Yesterday, a young woman named Sharla, aged 30 years, passed away in her sleep. I’d known her and her family since she was a child. She was very happily married, to a fine young man, Mike, that I came to know through my job, now with five children under the age of six. I know, how’d that happen? They had three girls, 5, 4, and 2 and just had twin boys born last Christmas Eve. They hadn’t planned their family that way, but she was exuberant about having babies and with the birth of the twins, happily and laughingly announced they had reached their family’s max and would have her tubes tied.
This year they had come through the difficult pregnancy and delivery of their twin boys and their photography business was just beginning to take off. They had come to meet and know many people during their short lives. Literally hundreds of people are responding to her passing with their condolences via social media, and I know there are some hundreds more that won’t be reaching out through the internet, but are also affected by her passing.

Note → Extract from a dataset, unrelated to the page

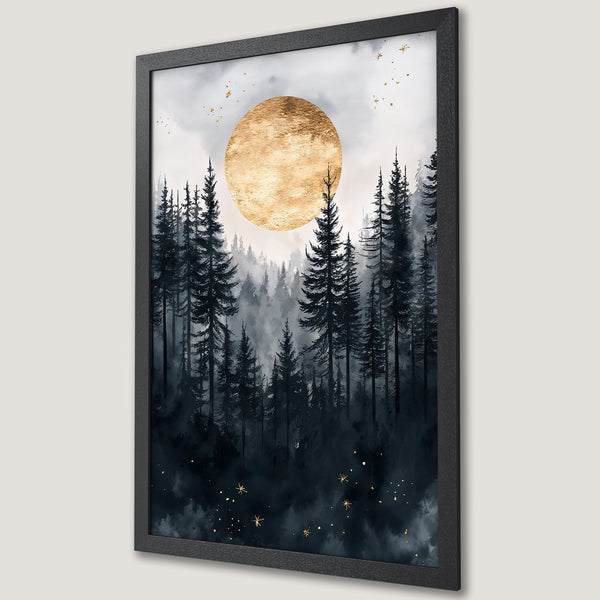 Framed Poster featuring a serene forest scene with a golden moon, in a watercolor style with a dark blue and gold color palette.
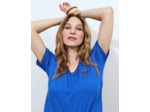 T-Shirt manches coude 100% coton uni décoré BLEU Femme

We don’t yet know how she died. An autopsy will reveal that soon enough. Plans are being made for a memorial service. Money is being raised for her burial and there will be many hands to handle the funeral protocols. So, all that’s left is to mourn.
My relationship to this family spans many years and wonderful associations, but the most important contact I currently have is with the little girls. I see them each week in our Sunday School, as I conduct our singing time. I know my heart will break when I see them next. My concern is so selfish. How will I be able to control myself and not break down in front of these sweet girls?
I am very grounded in my faith. Because I know God has a plan for us, I know that death is part of life. But, I grieve just like everyone else at being left behind, and, being a woman, can get emotional and teary-eyed for much lesser events in life, let alone the passing of a young mother. I have to believe that, with faith, I will be directed to do and say the appropriate things to touch these children in a positive way.
There’s one more side to this young woman’s life. I think she was about 20 when she decided to join the Army Reserves. Then the Iraq war began and she was called up to active duty. She served in Kuwait and supported the military push into Iraq. She endured harsh desert living conditions, even being housed in one of Saddam’s palaces without water or electricity. I remember seeing the dozens of photos she took while there and being in awe of this “little girl” who grew up to be in the Army. All the while she had an “enduring” sense of humor, coming home and finding the love of her life in her husband. Little did I know that a few short years later, one of my own sons would also join the Army and eventually become one of our fighting elite.
All our lives are tied together with fragile threads, meandering in and out, seemingly without purpose. Yet, here I sit today, reflecting on a life, which I would judge, was cut way too short. But, if I am a person of faith, I have to believe that all things happen for a purpose, and it is my own personal adventure in life to discover where they lead. My prayers are with all the family for peace and strength to make it through this difficult time and for direction and support into the future without this fine woman. All I know is, we’re all better for having known her and she leaves a legacy we all can admire.